この数は99階層にいる魔物の全てなのでしょう。
遺跡を管理するダンジョン・コアには、知性がありました。
私達の強さを分析し、【超位】の魔物を逐次投入しても簡単に各個撃破されると判断し、こういう戦術を選択したのだと思います。
しかし、私達にとって敵の全軍突撃は好都合。
時間短縮になりますので。
私は、【神位光子砲】を連発……ソフィアは【神竜砲】を連発……ファヴは収束ブレス連発……トリニティは【重力崩壊】を連発。
何故か、ウルスラも激弱な攻撃魔法を撃っていました。
1分で殲滅終了。
私は、魔物の死体を回収します。
今までの階層では、結構、狩り残しが多かったですが、この99階層は、魔物を全て倒せました。
うん、実に楽な戦闘です。
私達は、魔物が出現しなくなった99階層を移動し、ダンジョン・ボスの【オピオン】が待つダンジョン・コアの部屋に入りました。
・・・
ダンジョン・ボス……【オピオン】。
眷属は、色々な【超位】の魔物が20頭。
【オピオン】は、魔力反応が弱い私達を見て、侮ったのでしょう。
凶悪なヘイトを撒き散らしながら、余裕の咆哮を上げます。
が、次の瞬間、ソフィアの【神竜砲】を喉元に受け、【オピオン】は首を切断されてしまいました。
楽勝です。
【オピオン】は、私達に魔力がない、とでも思ったのでしょうか?
ダンジョン・コアの部屋まで、到達した時点で、私達が弱いはずがないじゃないですか?
【オピオン】は、数日前にソフィアに殺されて、復活したばかり。
若い個体は、経験のなさから、このように相対的に判断が甘い傾向があるのです。
私達が【認識阻害】をしている事に思い至らない時点で、やられ役の雑魚キャラ決定ですよ。

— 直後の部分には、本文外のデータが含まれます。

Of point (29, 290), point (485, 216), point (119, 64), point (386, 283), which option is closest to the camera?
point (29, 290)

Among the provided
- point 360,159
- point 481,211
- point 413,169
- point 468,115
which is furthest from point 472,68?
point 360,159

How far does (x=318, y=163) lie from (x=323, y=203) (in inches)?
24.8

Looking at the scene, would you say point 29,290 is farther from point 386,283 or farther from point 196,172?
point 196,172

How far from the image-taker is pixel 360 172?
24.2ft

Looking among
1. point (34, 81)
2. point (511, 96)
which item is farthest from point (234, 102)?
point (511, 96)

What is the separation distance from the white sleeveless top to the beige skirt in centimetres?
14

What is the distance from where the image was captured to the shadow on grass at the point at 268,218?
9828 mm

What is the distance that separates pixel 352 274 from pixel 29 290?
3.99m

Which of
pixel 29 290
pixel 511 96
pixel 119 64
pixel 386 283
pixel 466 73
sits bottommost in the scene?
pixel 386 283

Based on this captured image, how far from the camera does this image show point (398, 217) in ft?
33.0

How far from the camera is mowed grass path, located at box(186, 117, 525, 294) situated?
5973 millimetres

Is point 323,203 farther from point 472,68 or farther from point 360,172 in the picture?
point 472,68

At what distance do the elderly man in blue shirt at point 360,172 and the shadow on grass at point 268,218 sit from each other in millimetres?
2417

こいつ、たぶん砂漠エリアのボス、【砂漠竜】より頭が悪いですね。
何だかガッカリです。
残りの眷属も秒殺して、私は死体を回収しました。
【オピオン】を倒した報酬の【宝箱】は、今までの物より10倍は大きいサイズです。
否が応にも、期待が膨らみますね。
さあ、お宝を見てやりましょう。
・・・
ソフィアが、ダンジョン・ボスの【宝箱】を開くと、何やら色々と入っていました。
ソフィアが【宝箱】に、よじ登って何かを取り出します。
「ノヒトよ……これは……」
ソフィアがプルプルと震えながら、【宝箱】から、見覚えのあるアイテムを1つ取り出しました。
どうやら、それがメインの宝らしいですね……。
「うん、【宝物庫】だね……」
持ってるし……クッソほど持ってるし……。
いや、確かに【宝物庫】は、みんなが欲しがる超便利で、なおかつ、超激レア・アイテムだけれども……。
私達は、いらないわ〜。
【宝物庫】の他は……【エリクサー】が10本分入ったボトル……竜鋼のインゴット1t……【ドラゴニーア金貨】が10万枚……【コンティニュー・ストーン】が3個。

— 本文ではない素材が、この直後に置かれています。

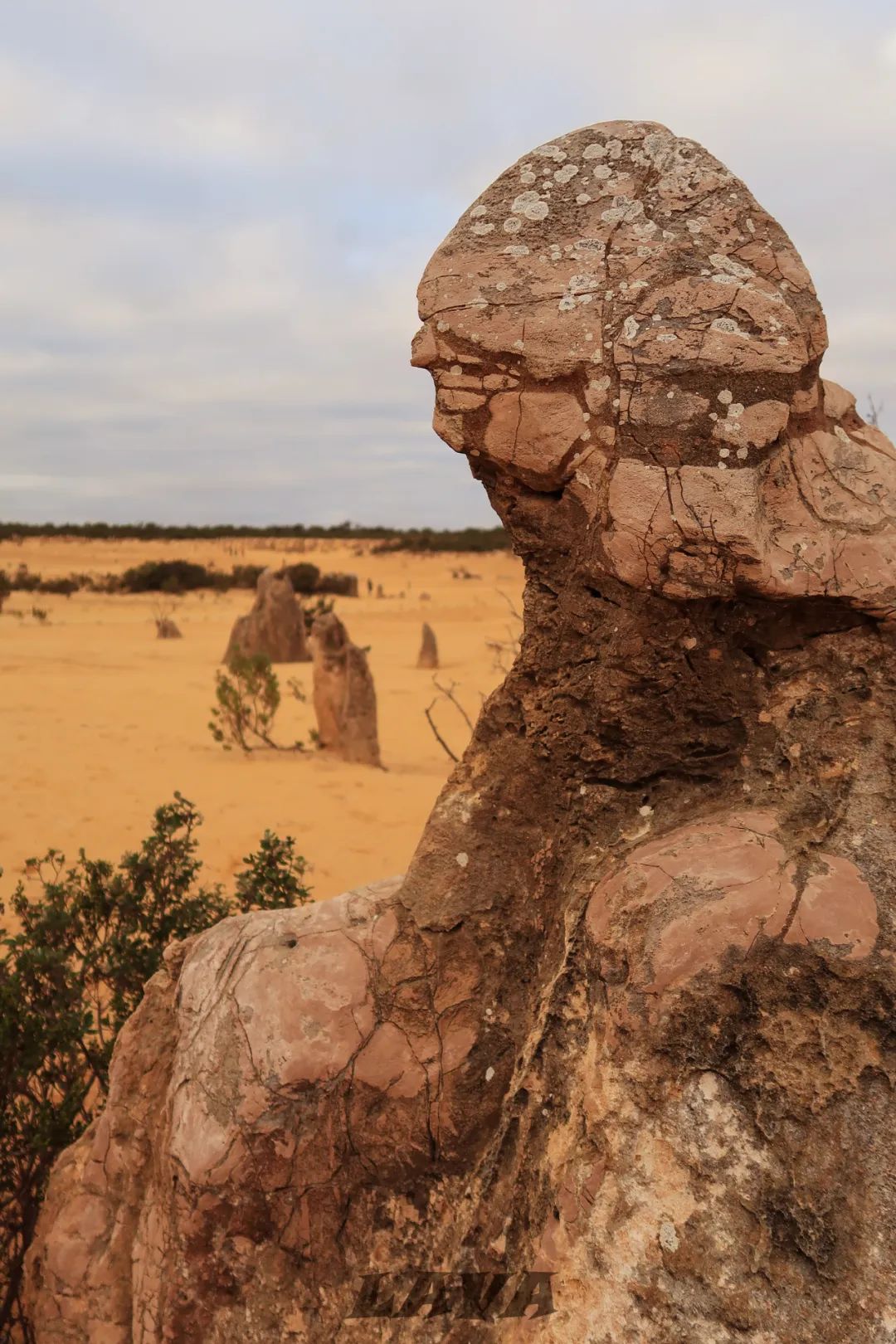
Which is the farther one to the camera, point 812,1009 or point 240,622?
point 240,622

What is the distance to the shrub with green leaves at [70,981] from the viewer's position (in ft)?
10.4

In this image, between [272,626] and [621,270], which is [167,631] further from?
[621,270]

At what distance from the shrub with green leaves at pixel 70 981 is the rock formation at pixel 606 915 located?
0.77 meters

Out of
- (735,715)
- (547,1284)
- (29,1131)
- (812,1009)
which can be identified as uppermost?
(735,715)

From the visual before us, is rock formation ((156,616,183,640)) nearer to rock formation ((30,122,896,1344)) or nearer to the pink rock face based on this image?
rock formation ((30,122,896,1344))

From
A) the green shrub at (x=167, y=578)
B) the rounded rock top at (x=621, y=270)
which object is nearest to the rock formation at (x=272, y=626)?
the green shrub at (x=167, y=578)

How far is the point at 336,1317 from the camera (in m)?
2.12

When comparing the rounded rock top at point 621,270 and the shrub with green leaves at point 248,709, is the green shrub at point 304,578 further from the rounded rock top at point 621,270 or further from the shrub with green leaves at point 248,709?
the rounded rock top at point 621,270

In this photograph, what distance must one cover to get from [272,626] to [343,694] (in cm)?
632

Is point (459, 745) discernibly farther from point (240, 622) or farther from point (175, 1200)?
point (175, 1200)

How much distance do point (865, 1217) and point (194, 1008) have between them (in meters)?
1.48

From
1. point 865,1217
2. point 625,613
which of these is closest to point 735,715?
point 625,613

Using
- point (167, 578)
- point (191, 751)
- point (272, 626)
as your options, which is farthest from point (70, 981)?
point (167, 578)

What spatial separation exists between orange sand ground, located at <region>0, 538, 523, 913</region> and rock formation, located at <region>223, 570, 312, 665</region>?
61 cm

まあ、竜鋼は、鉱山では採掘出来ない希少鉱物だから良いとしても、他は、正直いらないですね。
て、いうか、99階層のダンジョン・ボスの【宝箱】の中身としては期待外れですよ。
【オピオン】……あいつ【宝箱】の中身まで、雑魚だったか……。
「何か、まだ、底に、あったのじゃ」
ソフィアが何やら紙を1枚取り出しました。
おっ!
「これは、【スクロール】だね。内容は?」
【スクロール】とは、魔法を行使出来たり、魔法を覚えられたりする巻物の事。
「【超位魔法】習得……としか書いてないのじゃ」
えっ!
マジか?
「ソフィア。それは、実質、最高のスクロールだよ。凄い価値がある」
【オピオン】、雑魚とか言ってごめんよ。
凄いアイテムをありがとう。
やっぱり、私、ソフィア、ファヴが持つ【天運】は、効果絶大でした。
「どういう事じゃ?」
「この【スクロール】は、魔法適性がある者なら、誰でも【超位魔法】までの全ての魔法を瞬時に習得出来る。超絶激レアのアイテムだよ。チート過ぎるって、ユーザーから逆にクレームが来るくらいの価値があるね」
「ほおー、それは凄いのじゃ」
「これは、オラクルに使わせる選択しかないね。オラクル以外は、みんな【超位魔法】を使えるから」
トリニティは、戦闘系の魔法は【超位】までが使えますが、生産系などは全く使えません。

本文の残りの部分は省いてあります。